Begin Given text
Paganini did a fair number of these, though they're called duos. Examples:

http://www.amazon.com/Paganini-Giul...119584&sr=1-2&keywords=paganini+violin+guitar


----------



## Orpheus (Jul 15, 2012)

Speaking of Paganini, I'm surprised that I haven't yet seen any mention in this thread of his 24 caprices. They are probably the most notable works for_ solo_ violin, besides of course the Bach Sonatas and Partitas.


----------



## PetrB (Feb 28, 2012)

Florestan said:


> Are all violin sonatas accompanied by piano?
> Just seems like a horrible combination to me.


Thousands of composers have just gotten it wrong, then 

You can also look at this another way: with all the capacities a piano has, the fullest range bass to treble of any other instruments, pretty much from lower than any orchestral instrument to the same highest notes of other instruments, its dynamic range, the timbrel color possible from a good player, and its ultimate polyphonic ability, _why turn that all horrid by tossing in some screechy vibrato-wobbly damned string instrument?_


----------



## mikey (Nov 26, 2013)

Ravel thought the same hence why his Violin Sonata often sounds likes 2 instruments at odds with each other.
I'm curious as to whether these thoughts are solely for violin/piano? If it extends to other instruments, I'm afraid you're missing out on a hell of a lot of amazing repertoire.


----------



## SixFootScowl (Oct 17, 2011)

Have been listening to the recommended video of Niccolo Paganini - 24 Caprices Op.1 and went from great enthusiasm to wondering if I would jam nails in my ear--this is great but starts to grate after so long. It may be that the only way to take violin is in a concerto. Piano alone is too stark, violin alone is very stark. Maybe a weepy violin. For now I'm going to play the sanctus from Beethoven's Missa Solemnis to wind down from the 24 Caprices.


----------



## TurnaboutVox (Sep 22, 2013)

Paul Hindemith (Hindemith springs rarely to most people's minds!)

Sonata for Solo Violin, Op. 11, No. 6 (1917)
Sonata for Solo Violin, Op. 31, No. 1 (1924)
Sonata for Solo Violin, Op. 31, No. 2 (1924)


----------



## hpowders (Dec 23, 2013)

KenOC said:


> According to Schindler at least, the piano part was written for the Archduke Rudolph, then in his mid-teens. Doesn't pay to make your pupil look bad, especially if he's royalty!


Yes. Too bad. Imagine what could have been. Still a delightful work.

Good thing_ Schindler_ kept a _list._


----------



## SixFootScowl (Oct 17, 2011)

I see elsewhere on this site that Bach did some solo violin works. They might do, but meanwhile I wonder if Beethoven or Mendelssohn did any solo violin works.


----------



## elgar's ghost (Aug 8, 2010)

Florestan said:


> I see elsewhere on this site that Bach did some solo violin works. They might do, but meanwhile I wonder if Beethoven or Mendelssohn did any solo violin works.
End Given text
Begin Data shown
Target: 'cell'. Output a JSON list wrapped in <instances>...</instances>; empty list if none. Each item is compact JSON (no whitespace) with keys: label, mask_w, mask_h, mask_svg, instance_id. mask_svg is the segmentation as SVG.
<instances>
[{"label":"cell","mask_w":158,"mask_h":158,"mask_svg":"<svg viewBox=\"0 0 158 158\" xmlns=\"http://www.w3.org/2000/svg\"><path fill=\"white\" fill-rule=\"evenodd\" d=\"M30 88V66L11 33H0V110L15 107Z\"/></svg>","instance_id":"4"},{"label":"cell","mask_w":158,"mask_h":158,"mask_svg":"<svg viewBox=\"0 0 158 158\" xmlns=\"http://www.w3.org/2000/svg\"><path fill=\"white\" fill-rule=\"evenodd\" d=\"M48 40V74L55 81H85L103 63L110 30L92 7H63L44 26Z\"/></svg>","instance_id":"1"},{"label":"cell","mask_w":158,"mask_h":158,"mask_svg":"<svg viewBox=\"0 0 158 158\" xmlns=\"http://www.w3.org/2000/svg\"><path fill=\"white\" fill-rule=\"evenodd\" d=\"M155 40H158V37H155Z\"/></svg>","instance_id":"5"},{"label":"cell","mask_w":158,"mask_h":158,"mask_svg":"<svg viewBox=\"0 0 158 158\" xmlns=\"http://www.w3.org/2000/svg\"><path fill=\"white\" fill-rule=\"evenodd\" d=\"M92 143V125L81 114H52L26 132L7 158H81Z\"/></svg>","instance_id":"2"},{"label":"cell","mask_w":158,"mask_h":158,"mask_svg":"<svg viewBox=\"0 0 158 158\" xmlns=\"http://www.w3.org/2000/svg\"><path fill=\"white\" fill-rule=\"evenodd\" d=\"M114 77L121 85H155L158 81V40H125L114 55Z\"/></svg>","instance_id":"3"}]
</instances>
End Data shown
Directives:
a: For each statement, say whether it agrees with the forum thread on violin works, answering yes or no and quoting the deciding words of the thread: (i) Orpheus ranks Paganini's 24 caprices among the most notable solo violin works, with Bach's Sonatas and Partitas as the exception. (ii) SixFootScowl plans to play the sanctus from Beethoven's Missa Solemnis after the 24 Caprices. (iii) The quoted post from KenOC says the Archduke Rudolph was in his twenties when the piano part was written for him.
b: Rewrite the part of the forum thread on violin works that opens with the words containing "Thousands of composers" and closes with "(Nov 26, 2013)", substituting "harpsichord" for "piano".
c: According to the forum thread on violin works, why does SixFootScowl intend to play the sanctus from Beethoven's Missa Solemnis? Answer in one to three sentences.
The listing comes from a different source than the text.

Solutions for each task:
a:
(i) Yes: "besides of course the Bach Sonatas and Partitas."
(ii) Yes: "For now I'm going to play the sanctus from Beethoven's Missa Solemnis to wind down from the 24 Caprices."
(iii) No: "then in his mid-teens."

b:
Thousands of composers have just gotten it wrong, then 

You can also look at this another way: with all the capacities a harpsichord has, the fullest range bass to treble of any other instruments, pretty much from lower than any orchestral instrument to the same highest notes of other instruments, its dynamic range, the timbrel color possible from a good player, and its ultimate polyphonic ability, _why turn that all horrid by tossing in some screechy vibrato-wobbly damned string instrument?_


----------



## mikey (Nov 26, 2013)

c: SixFootScowl intends to play it to wind down from Paganini's 24 Caprices. After a long listen, the Caprices had gone from great enthusiasm to starting "to grate."